Quality Improvement through Reduction in Urine Culture Test Utilization

From the 2018 HVPAA National Conference

Matthew Miller (Lehigh Valley Health Network)

Background

At Lehigh Valley Health Network, it was identified that we were experiencing high rates of catheter-associated UTIs.  In working with the Test Utilization Committee, changes were made to the urine culture order to guide providers to appropriate ordering of urine cultures, thereby reducing over-surveillance of CAUTIs.

Objectives

Reduce over-surveillance of CAUTIs in the network.

Reduce urine culture ordering to focus on appropriateness criteria.

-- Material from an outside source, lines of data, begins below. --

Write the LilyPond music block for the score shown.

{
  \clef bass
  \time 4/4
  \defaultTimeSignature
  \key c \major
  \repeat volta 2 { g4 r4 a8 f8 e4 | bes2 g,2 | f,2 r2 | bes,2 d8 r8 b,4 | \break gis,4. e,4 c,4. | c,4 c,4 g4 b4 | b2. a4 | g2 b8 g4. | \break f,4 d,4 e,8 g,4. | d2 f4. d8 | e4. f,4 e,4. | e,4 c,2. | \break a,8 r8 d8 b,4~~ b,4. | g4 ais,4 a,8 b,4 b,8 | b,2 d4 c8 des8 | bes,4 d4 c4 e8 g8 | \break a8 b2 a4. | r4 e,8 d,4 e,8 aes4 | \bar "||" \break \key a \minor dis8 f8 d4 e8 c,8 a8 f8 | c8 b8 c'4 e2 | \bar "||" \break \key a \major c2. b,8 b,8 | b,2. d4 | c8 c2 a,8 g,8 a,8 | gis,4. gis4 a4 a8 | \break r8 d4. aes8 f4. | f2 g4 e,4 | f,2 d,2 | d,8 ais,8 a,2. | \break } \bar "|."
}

Decrease urine culture costs for the network.

Methods

The Test Utilization Committee identified changes to the urine culture in the EMR that would drive appropriate ordering based upon IDSA recommendations.  Clinical decision support was incorporated into the urine culture orders.  Best Practice Advisories (BPAs) were utilized as follow-up if providers continued to pursue urine culture ordering despite no valid indication.

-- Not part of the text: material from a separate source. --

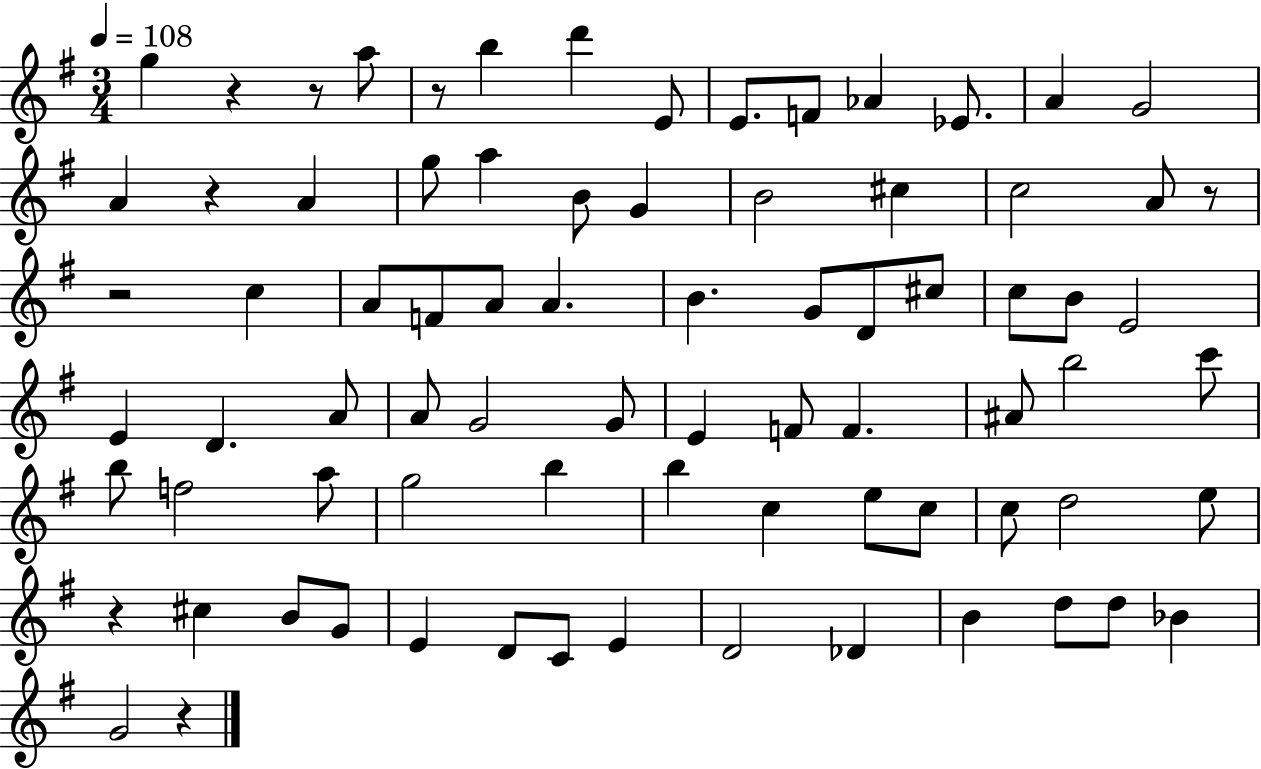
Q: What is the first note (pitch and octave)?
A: G5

WebI tools were utilized to identify data and the Test Utilization Committee collaborated with our network lab entity to collect and verify clinical and cost data.

Results

The average number of urine cultures performed for the 6 months prior to education starting in February 2017 was 2331/month.  The average number of urine cultures performed for the 3 months after the EMR changes had been in place was 1536/month.  Given a charge to the network of $18.17, over 3 months, there was a cost savings of $43.335.45.  Projected savings over 12 months is over $173,340.  CAUTIs significantly decreased over time from a multi-modal approach.

Conclusion

Over time, urine culture utilization decreased while matching the appropriate use criteria for ordering.  The network incorporated changes in the EMR to decrease over-surveillance of UTIs (especially CAUTIs) while reducing costs.

Implications for the Patient

The focus on the network to reduce CAUTIs included modifications to the ordering of urine cultures.  This focused on appropriateness use criteria, reducing over-surviellance of UTIs and over-treatment with antibiotics.